At that, both the man and I stood up.
The small figure gradually grew larger until I could make out her face, her expression, even her disheveled breath from running so hard.
It was exactly the face I had been waiting for.
“I... took a while, didn’t I?”
The woman spoke.
“I got a little lost. Had to come the long way around...”
A gentle hand touched my cheek.
“You... were waiting all alone this whole time, weren’t you? Suffering by yourself. And I didn’t even know... I don’t even know what to say...”
There were so many things I wanted to say. And truth be told, so many things I resented too. But at that single sentence that seemed to understand my heart, the snow that had piled up over a long winter melted like spring sunshine.
“Ah...”
So this was the feeling.
I think I understand it now.
No need for elaborate words. As long as it’s sincere, that’s enough. “I’m sorry.” “I love you.” Those words are enough—just as Elga once said.
Because this is what family means.
But—
My mother was wrong.
I wasn’t waiting alone. Now that I think about it, there were countless people who stayed with me. It was a surprisingly pleasant time.
When evening came, the children who played with me would return to their mothers' arms with happy faces. Now, I can understand how they must have felt.

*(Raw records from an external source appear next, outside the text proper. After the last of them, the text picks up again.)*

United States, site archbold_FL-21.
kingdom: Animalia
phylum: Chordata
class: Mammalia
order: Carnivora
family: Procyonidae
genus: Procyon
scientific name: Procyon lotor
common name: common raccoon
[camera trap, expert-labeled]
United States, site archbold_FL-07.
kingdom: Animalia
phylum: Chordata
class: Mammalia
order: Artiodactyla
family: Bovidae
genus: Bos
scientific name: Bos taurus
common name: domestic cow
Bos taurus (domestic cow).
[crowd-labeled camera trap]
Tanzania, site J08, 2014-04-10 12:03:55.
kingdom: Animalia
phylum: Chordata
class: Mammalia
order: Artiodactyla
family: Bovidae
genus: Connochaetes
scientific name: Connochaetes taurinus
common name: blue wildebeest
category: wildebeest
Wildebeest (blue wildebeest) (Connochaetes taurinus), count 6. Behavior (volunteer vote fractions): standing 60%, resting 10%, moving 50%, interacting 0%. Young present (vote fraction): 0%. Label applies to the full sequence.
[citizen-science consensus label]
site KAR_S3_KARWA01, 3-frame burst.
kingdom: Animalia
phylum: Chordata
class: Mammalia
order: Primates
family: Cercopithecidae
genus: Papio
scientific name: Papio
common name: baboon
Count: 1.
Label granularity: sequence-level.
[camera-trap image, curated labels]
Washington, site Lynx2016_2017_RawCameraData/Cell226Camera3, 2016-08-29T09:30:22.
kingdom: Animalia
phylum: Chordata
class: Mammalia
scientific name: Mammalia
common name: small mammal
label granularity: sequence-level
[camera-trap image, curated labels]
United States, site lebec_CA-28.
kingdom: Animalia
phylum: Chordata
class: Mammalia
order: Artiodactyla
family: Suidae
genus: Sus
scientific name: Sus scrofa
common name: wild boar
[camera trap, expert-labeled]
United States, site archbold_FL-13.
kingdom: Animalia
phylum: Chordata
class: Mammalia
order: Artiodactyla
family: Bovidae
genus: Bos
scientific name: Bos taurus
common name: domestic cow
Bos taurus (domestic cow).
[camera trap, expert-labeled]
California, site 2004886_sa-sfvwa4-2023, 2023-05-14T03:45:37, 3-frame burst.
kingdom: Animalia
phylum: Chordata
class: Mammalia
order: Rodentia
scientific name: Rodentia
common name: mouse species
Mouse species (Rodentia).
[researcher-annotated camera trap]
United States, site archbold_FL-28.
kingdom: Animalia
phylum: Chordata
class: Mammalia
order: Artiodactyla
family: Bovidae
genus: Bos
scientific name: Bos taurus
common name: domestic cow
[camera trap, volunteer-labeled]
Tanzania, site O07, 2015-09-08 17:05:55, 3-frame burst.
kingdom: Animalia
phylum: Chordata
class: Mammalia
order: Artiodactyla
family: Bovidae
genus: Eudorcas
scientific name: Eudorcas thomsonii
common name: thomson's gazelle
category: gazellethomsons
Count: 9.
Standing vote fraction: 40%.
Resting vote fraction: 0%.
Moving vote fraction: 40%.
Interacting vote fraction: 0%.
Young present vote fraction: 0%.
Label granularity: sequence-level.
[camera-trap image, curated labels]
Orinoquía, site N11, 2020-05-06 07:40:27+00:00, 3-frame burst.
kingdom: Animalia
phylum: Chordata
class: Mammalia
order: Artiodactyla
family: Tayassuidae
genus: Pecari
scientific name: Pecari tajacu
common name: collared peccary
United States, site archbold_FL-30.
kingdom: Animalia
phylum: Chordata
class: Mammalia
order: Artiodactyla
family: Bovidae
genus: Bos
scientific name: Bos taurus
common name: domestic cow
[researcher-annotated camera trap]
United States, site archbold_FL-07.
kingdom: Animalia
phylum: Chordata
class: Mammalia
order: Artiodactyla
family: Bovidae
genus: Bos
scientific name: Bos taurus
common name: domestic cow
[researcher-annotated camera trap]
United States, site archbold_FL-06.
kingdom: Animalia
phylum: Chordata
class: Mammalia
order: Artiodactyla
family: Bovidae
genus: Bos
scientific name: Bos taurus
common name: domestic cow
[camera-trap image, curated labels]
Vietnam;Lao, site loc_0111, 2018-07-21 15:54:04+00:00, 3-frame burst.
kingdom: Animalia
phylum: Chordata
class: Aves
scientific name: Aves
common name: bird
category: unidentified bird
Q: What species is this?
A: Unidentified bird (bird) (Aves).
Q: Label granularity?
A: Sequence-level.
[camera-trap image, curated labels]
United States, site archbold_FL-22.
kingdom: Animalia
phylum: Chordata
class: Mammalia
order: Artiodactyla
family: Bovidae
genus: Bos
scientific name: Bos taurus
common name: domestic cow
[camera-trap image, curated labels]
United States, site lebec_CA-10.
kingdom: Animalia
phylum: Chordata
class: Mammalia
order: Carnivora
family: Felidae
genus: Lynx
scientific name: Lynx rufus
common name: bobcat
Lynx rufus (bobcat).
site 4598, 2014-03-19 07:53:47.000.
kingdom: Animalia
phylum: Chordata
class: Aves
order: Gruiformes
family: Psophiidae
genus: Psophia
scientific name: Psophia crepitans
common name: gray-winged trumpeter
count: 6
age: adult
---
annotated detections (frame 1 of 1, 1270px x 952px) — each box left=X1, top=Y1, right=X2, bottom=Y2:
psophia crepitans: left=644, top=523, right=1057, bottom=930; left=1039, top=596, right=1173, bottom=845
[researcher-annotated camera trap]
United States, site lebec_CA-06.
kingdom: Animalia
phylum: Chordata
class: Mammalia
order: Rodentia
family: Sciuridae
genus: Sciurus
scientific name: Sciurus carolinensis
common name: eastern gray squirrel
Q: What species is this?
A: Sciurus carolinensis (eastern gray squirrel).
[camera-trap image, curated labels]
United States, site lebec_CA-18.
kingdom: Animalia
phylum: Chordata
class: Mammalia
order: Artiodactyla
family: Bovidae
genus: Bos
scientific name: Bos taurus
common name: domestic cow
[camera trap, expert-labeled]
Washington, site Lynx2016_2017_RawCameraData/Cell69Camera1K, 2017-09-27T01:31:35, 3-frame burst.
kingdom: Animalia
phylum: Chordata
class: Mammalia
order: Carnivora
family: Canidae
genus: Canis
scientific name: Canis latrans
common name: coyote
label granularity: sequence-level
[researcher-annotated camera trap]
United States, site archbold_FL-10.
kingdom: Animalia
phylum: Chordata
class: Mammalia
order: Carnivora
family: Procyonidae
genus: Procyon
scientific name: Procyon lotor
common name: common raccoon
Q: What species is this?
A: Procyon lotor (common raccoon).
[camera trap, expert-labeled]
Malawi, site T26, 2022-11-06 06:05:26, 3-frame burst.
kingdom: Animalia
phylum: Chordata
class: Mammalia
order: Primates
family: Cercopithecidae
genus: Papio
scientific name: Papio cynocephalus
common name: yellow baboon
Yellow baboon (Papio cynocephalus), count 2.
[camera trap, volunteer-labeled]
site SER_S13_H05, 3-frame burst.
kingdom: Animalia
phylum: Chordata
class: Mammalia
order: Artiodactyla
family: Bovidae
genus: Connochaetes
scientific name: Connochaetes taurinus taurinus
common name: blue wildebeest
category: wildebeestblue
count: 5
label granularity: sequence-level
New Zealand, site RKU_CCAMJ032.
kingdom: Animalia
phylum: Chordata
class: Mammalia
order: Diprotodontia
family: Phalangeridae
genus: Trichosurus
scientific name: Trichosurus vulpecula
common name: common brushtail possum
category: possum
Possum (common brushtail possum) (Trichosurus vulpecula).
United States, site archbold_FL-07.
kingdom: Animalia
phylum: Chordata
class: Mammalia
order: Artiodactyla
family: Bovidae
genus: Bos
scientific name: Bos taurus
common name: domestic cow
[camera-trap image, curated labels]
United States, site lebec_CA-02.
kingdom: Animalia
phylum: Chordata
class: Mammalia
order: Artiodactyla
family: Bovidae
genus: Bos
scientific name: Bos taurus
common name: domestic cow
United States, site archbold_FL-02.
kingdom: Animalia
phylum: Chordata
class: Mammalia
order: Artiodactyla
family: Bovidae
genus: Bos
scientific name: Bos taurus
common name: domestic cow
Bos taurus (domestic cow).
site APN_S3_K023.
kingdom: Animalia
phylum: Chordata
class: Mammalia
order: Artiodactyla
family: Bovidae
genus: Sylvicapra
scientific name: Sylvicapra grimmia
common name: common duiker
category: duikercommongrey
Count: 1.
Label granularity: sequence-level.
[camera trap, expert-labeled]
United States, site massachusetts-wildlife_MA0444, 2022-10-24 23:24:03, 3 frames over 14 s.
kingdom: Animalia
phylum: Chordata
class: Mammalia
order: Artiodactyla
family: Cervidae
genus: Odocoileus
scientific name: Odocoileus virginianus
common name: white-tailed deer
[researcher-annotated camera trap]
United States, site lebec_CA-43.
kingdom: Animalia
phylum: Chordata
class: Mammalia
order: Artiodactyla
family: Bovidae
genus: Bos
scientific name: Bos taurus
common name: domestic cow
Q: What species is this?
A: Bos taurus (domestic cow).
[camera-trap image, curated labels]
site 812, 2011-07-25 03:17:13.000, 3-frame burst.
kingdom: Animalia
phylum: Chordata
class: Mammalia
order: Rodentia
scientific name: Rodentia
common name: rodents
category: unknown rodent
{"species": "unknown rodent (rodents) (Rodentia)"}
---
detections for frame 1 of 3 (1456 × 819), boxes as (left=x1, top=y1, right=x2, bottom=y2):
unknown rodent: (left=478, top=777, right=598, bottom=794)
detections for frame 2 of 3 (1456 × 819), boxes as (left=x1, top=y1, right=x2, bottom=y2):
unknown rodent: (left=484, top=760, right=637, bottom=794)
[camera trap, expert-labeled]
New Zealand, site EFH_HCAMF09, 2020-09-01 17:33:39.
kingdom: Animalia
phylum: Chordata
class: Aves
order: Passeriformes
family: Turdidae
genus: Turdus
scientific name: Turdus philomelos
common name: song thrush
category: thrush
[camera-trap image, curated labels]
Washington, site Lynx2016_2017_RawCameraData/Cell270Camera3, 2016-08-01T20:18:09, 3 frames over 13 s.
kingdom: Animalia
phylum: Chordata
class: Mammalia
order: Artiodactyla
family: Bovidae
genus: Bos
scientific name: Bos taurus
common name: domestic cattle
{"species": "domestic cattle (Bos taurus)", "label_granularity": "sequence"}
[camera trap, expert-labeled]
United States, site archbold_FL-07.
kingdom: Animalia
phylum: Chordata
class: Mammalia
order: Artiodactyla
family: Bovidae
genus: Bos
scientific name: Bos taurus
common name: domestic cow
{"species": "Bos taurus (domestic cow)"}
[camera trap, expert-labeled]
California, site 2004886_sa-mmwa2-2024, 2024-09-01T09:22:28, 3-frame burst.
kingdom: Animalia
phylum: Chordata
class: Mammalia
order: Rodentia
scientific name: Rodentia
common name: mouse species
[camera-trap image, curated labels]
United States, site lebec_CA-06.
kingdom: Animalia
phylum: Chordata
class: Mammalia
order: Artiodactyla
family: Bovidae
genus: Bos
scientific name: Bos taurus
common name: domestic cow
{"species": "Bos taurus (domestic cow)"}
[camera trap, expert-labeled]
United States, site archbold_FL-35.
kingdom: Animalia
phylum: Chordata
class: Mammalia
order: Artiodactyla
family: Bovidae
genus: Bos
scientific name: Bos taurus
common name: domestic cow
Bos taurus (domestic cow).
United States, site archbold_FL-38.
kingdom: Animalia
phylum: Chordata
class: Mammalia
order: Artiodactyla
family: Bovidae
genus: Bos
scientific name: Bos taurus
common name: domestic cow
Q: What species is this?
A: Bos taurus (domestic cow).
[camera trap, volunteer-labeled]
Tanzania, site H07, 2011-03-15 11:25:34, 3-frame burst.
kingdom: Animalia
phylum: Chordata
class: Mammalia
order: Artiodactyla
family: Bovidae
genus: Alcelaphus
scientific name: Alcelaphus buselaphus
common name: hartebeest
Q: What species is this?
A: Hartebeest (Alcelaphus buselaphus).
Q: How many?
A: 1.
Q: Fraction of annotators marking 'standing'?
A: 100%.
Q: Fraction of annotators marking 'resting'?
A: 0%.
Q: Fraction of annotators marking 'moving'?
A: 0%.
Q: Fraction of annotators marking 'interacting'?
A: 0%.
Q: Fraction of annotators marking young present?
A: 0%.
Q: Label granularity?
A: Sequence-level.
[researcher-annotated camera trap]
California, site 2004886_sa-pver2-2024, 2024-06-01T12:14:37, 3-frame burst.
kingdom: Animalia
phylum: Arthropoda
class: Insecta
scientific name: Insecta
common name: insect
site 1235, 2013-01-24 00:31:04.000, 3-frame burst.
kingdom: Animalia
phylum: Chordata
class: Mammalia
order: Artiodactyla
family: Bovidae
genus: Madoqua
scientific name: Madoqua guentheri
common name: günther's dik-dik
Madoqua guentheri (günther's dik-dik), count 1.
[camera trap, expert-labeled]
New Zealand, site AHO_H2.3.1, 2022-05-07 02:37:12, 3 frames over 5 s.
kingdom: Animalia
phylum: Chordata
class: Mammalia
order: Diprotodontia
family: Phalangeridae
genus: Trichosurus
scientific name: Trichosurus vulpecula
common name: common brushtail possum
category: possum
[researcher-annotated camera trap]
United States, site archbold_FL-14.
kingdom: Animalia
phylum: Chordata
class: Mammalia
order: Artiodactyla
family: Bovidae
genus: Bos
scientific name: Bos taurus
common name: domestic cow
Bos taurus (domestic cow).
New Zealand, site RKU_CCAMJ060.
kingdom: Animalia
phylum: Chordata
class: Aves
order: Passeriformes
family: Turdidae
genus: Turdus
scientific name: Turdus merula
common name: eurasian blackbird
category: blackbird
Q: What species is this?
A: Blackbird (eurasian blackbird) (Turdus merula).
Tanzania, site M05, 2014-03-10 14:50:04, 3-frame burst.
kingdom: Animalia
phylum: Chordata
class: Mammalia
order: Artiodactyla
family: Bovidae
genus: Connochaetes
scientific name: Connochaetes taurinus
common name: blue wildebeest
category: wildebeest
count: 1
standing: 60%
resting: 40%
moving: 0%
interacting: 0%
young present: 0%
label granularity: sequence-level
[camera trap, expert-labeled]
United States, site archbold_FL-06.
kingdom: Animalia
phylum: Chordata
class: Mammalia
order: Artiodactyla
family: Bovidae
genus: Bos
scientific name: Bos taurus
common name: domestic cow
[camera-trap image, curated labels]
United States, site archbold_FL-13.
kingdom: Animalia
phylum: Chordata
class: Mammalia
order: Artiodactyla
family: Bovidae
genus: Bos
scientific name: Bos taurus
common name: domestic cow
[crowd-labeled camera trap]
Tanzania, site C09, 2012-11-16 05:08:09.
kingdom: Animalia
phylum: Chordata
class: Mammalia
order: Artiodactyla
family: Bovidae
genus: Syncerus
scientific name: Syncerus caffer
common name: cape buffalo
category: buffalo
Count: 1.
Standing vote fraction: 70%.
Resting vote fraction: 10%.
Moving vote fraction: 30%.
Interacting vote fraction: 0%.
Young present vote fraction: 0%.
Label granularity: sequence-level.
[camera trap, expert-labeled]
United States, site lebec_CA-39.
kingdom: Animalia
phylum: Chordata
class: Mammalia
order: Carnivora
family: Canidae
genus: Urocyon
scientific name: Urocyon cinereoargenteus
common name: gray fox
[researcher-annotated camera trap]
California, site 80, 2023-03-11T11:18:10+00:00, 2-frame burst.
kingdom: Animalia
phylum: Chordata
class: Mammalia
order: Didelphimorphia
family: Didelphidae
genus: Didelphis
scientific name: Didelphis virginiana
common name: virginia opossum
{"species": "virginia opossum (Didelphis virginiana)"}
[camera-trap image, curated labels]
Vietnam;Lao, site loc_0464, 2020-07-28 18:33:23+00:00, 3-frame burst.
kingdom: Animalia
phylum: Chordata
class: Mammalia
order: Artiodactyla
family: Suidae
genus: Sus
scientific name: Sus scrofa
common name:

With that same feeling, I took her soft, cool hand in mine.
“I wasn’t waiting alone.”
Rustle.
With my other hand, I pointed at the man standing silently like a shadow over there. He’d been around when things felt confusing and lonely. I’d relied on him for a lot.
“......”
“......”
The gazes of a man and woman long separated finally met. No one seemed to know what to say, so all remained silent.
Still, a corner of my heart filled up with the realization that I had a mother and a father. And yet, another part of it felt empty, aching slightly.
I have a family.
Not just here.
Out there in that distant world, too... My family is surely still waiting for me.
At that moment—
As if sensing my wistful gaze, the man spoke.
“Go, Teo Gospel.”
“Go where? I belong here now. We’re finally together as a family.”
At my words, the man gave a faint, somber smile.